Sgusciai una mano fuori dalla coperta per arrivare al cellulare, per mia fortuna non troppo lontano dal divano.
Trovai una marea di chiamate, tutte da parte di un numero sconosciuto; richiamai, presa dalla curiosità, nonostante avrei risposto con la mia voce da sonno profondo.
Ogni squillo era un sospiro, pronta a rispondere non appena avessi sentito la voce dall'altra parte del telefono.
-Pronto?-.
Per poco non mi cadeva il cellulare dalla mano: spalancai la bocca, insieme agli occhi, sconvolta, sorpresa e incredula.
-Signor ...Sesshomaru, come ha avuto il mio numero?- che domanda stupida, sicuramente Kagome.
-Penso che lei lo sappia- ma dai.
-Comunque mi dica , stavo dormendo - poi dopo ti chiedo del biglietto, bastardo.
-Mi apra il portone innanzitutto-.
Ma cosa, quale portone?! Che fa non sale dalla finestra come ieri sera, adesso è un normale umano che sale le scale.
-Ma come , ma perché ? Cosa vuole da me?-.
-Voglio parlarle-.
Sbuffai, tanto era inutile insistere, sarebbe restato sotto casa le ore; mi trascinai fino al citofono, aprendo il portone e la porta di casa , notando che il tappetino era leggermente spostato e il terreno della pianta leggermente scostato.
Un momento, io le chiavi di scorta le ho la dentro se torno a casa ubriaca, come è possibile, dove sono le chiavi maledizione.
-Sta cercando queste signorina?-.
Alzai il viso e vidi la faccia di quel grandissimo arrogante, mentre manteneva fra le sue dita le mie chiavi di casa, soddisfatto di avermi fregato alla grande.
-Quindi lei aveva le mie chiavi, è entrato dentro casa mia e mi ha messo la coperta addosso-.
-Anche a New York fanno così , mettono le chiavi nei vasi quando deve venire qualcuno-.
-Io non aspettavo nessuno-.
Non di certo mi aspettavo che lui venisse a casa mia, non so neanche per quale strana ragione lui lo abbia fatto.
Mi rimise le chiavi nel vaso e  lo feci accomodare dentro casa, ancora con il pigiama addosso e i capelli scombinati.
-Dunque lei cosa vuole da me?- chiesi, sedendomi sul divano.
Feci segno a Sesshomaru di accomodarsi sul divano ed egli si sedette vicino a me, troppo vicino.
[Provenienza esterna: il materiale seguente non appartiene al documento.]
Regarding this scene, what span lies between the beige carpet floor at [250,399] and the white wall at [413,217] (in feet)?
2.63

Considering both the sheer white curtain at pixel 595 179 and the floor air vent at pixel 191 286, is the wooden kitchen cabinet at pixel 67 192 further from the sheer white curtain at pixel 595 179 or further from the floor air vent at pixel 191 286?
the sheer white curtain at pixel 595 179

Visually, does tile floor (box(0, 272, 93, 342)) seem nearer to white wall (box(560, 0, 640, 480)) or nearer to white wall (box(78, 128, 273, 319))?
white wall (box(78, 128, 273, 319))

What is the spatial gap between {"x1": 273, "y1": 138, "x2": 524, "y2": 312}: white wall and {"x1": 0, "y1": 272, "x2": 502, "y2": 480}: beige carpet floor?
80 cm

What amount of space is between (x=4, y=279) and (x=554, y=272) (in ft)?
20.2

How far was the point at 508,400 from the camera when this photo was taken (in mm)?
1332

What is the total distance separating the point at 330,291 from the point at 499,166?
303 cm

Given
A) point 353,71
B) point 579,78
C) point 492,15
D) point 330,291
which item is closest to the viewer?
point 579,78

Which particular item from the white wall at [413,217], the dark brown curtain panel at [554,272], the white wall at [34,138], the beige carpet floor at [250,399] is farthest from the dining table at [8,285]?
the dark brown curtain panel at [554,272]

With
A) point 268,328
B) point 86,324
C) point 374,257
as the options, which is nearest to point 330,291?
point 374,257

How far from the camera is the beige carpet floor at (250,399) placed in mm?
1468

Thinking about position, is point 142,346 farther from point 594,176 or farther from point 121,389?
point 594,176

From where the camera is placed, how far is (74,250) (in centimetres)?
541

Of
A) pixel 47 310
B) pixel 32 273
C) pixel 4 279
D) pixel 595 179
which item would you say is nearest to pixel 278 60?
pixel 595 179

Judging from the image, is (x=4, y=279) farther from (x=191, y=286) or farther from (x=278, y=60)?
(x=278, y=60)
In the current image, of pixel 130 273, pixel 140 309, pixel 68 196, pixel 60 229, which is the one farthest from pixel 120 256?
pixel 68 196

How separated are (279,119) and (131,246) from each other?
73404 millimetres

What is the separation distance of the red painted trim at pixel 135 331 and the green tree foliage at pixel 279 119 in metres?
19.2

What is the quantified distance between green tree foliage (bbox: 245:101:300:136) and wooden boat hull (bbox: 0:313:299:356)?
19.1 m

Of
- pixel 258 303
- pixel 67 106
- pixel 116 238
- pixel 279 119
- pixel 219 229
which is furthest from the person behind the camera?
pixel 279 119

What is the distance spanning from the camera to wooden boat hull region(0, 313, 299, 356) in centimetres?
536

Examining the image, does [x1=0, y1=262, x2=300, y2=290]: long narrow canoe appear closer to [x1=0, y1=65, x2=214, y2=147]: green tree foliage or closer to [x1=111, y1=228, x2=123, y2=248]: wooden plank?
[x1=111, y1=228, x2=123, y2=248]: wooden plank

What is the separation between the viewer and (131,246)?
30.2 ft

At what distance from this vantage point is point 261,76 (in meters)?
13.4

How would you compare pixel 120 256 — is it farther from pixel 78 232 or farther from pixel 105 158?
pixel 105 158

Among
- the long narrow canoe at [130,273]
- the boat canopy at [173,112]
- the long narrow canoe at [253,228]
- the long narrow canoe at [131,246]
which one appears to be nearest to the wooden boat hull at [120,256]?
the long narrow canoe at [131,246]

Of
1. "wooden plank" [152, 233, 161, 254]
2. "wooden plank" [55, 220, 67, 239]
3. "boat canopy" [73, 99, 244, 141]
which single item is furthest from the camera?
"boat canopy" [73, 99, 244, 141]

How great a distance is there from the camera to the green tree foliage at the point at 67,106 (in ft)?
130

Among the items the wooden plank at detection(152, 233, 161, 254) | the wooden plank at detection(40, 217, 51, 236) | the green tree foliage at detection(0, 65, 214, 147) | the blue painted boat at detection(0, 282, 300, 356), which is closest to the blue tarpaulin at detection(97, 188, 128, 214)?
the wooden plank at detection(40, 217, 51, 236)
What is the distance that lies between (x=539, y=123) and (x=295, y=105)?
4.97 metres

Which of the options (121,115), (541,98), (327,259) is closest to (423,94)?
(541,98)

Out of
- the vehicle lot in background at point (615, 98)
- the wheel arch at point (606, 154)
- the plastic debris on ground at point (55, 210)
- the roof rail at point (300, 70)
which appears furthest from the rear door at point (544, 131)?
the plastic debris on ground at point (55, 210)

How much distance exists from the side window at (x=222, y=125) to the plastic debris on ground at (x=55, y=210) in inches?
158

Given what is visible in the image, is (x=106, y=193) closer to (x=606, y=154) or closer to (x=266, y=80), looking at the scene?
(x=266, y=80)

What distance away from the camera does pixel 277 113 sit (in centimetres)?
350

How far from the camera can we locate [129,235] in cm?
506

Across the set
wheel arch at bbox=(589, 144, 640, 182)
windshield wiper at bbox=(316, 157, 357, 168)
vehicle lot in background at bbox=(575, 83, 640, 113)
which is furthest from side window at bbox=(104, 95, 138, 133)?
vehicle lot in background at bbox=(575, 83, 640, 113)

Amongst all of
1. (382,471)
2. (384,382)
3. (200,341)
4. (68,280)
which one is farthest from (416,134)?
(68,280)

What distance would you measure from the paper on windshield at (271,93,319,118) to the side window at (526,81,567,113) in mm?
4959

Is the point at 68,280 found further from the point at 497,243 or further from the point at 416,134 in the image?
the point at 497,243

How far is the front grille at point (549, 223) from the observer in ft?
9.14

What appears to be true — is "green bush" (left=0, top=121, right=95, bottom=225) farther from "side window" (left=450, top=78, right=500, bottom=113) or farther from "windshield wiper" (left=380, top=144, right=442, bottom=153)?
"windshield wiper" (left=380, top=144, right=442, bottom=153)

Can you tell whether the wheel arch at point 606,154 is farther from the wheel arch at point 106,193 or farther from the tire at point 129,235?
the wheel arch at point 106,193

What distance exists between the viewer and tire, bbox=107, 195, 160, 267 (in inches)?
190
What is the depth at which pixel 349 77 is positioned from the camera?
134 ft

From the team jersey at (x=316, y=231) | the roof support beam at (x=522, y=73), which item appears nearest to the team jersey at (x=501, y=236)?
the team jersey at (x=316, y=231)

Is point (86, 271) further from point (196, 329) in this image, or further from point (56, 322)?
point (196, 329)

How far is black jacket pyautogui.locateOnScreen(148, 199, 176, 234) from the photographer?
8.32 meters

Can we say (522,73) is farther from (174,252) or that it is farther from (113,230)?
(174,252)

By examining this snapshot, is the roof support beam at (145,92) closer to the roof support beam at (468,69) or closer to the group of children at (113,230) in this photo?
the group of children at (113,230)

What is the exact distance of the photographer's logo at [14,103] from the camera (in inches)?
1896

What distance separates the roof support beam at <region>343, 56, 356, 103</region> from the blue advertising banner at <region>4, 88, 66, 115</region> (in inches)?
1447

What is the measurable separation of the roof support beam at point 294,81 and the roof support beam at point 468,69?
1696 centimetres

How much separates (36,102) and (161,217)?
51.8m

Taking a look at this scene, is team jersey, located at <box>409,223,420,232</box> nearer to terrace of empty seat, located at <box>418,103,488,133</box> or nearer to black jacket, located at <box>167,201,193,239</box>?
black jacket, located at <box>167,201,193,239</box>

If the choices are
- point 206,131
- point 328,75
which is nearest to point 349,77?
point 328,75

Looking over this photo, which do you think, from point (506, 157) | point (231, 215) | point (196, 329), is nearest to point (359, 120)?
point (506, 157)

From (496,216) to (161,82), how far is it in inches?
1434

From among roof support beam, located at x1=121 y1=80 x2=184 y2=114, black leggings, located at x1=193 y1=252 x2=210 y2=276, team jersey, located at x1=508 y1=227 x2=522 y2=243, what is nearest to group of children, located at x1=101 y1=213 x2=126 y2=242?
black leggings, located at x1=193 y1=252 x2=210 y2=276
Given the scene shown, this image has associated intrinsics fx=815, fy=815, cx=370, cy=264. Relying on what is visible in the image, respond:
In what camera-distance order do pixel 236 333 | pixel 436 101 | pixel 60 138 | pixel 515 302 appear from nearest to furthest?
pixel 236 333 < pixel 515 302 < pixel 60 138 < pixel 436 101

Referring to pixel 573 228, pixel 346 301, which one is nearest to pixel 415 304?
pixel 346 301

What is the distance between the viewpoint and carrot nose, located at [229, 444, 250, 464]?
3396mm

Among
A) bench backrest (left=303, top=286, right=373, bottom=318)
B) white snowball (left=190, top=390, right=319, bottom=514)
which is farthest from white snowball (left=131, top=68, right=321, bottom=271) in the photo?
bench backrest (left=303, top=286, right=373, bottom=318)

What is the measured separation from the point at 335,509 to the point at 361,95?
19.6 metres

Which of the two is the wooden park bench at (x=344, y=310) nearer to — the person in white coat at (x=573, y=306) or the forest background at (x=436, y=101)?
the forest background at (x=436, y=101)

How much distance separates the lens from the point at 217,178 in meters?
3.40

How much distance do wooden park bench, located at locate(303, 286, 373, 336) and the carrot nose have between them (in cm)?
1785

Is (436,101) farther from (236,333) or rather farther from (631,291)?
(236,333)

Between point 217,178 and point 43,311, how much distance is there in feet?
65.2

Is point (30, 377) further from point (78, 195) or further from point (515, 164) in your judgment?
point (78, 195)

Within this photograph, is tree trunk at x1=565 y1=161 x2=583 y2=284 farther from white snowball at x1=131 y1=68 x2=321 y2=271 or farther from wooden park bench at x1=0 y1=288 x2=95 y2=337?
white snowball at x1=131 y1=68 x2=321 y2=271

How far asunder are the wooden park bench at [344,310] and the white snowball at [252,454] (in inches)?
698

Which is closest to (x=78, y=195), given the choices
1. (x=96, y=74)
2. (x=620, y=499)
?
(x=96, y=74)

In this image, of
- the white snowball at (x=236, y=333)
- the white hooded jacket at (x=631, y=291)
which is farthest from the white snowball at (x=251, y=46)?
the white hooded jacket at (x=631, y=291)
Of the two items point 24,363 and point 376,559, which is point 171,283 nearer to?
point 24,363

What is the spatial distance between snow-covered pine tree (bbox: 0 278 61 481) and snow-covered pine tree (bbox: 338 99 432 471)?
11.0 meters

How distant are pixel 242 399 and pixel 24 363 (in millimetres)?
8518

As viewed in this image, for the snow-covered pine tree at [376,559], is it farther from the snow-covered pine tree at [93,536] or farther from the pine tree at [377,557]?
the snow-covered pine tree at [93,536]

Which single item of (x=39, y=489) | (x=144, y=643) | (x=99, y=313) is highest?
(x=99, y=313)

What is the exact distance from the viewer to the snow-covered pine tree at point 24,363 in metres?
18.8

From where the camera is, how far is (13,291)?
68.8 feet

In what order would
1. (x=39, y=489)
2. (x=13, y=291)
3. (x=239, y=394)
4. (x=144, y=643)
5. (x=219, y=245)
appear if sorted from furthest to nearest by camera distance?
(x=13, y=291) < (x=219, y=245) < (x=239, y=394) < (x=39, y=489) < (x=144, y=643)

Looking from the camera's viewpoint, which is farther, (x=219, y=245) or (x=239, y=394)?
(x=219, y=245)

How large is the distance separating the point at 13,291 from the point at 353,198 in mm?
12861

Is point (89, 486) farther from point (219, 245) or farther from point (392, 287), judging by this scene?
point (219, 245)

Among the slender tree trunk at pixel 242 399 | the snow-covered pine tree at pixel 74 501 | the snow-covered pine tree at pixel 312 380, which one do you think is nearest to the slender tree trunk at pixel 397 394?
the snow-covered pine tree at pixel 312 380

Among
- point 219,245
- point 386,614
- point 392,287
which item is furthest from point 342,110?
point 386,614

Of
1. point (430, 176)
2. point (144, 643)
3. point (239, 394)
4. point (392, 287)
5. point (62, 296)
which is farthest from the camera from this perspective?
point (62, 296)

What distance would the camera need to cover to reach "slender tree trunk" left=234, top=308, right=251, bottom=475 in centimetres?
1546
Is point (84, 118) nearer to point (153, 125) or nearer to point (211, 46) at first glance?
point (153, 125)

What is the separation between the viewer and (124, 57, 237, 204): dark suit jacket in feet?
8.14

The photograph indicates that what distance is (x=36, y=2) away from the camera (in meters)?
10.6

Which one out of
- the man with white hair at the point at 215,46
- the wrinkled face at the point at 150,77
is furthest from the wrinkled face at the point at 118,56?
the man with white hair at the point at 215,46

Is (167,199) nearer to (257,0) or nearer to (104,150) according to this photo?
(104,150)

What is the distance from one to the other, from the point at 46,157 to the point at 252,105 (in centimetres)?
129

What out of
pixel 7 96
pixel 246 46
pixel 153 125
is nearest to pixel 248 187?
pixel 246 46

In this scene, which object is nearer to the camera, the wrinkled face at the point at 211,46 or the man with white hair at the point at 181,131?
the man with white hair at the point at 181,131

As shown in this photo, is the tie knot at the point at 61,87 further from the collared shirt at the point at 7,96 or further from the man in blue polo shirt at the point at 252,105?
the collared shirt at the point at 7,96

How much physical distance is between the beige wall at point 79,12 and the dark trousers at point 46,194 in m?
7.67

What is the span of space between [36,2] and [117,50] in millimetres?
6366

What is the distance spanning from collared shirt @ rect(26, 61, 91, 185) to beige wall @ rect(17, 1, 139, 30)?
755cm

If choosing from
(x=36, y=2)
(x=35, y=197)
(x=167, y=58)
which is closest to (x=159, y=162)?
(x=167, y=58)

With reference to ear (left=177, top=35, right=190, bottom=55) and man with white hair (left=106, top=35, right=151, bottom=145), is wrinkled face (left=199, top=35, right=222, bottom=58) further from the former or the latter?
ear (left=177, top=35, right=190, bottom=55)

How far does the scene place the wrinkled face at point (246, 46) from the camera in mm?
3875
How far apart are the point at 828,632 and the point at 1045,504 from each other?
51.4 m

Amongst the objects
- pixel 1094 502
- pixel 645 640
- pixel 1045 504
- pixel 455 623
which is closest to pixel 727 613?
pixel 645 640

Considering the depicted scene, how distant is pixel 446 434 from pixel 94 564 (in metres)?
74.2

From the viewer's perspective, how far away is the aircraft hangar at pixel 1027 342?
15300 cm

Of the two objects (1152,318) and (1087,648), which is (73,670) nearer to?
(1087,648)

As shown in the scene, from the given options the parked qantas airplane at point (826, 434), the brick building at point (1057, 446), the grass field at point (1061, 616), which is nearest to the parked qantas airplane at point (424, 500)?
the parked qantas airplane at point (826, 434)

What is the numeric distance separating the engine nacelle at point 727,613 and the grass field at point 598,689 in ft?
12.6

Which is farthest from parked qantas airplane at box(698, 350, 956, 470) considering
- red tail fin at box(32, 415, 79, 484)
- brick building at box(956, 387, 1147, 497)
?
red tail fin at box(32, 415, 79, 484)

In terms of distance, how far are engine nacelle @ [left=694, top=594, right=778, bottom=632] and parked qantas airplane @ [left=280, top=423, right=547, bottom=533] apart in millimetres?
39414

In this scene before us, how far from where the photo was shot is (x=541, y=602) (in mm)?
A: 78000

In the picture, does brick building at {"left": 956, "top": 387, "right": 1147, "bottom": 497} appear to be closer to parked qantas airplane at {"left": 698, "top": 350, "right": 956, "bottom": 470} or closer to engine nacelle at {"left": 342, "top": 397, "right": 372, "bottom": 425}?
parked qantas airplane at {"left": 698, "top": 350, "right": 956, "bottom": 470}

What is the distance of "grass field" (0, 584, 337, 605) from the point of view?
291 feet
-Signorina, voglio sentirla cantare-.
Ma si è bevuto il cervello, io non canto neanche sotto tortura davanti a questo, a cosa vuole arrivare? Non basta che io e mia sorella ci odiamo, devo anche fregarle il lavoro.
-Non se ne parla-.
Vidi il suo solito sorrisetto sbruffone, mi iniziai a preoccupare.
-Suvvia signorina Rin, mi faccia contento , voglio sentire l'Hallelujah di Cohen-.
Insomma una cosa facile, era una delle prime canzoni che mia sorella cantò in uno di quei programmi musicali, quando aveva venti anni penso. 
Sapendo che non avrebbe tolto il suo sedere dal divano finché non mi sarei messa a cantare a squarciagola, acconsentì , non proprio invogliata ma dovevo farlo per togliermelo dai piedi.
Mi alzai dal divano e andai vicino alla finestra, notando la forte nevicata e forse quella fu una specie di ispirazione per le mie corde vocali.
Chiusi gli occhi ed intonai le prime strofe, facendo scivolare ogni parola sulla lingua per poi riprodurre il suono in modo più leggiadro possibile; era una canzone molto delicata e richiedeva impegno e passione.
Le mie mani torturavano i miei capelli , alzandoli dolcemente, scoprendo la nuca.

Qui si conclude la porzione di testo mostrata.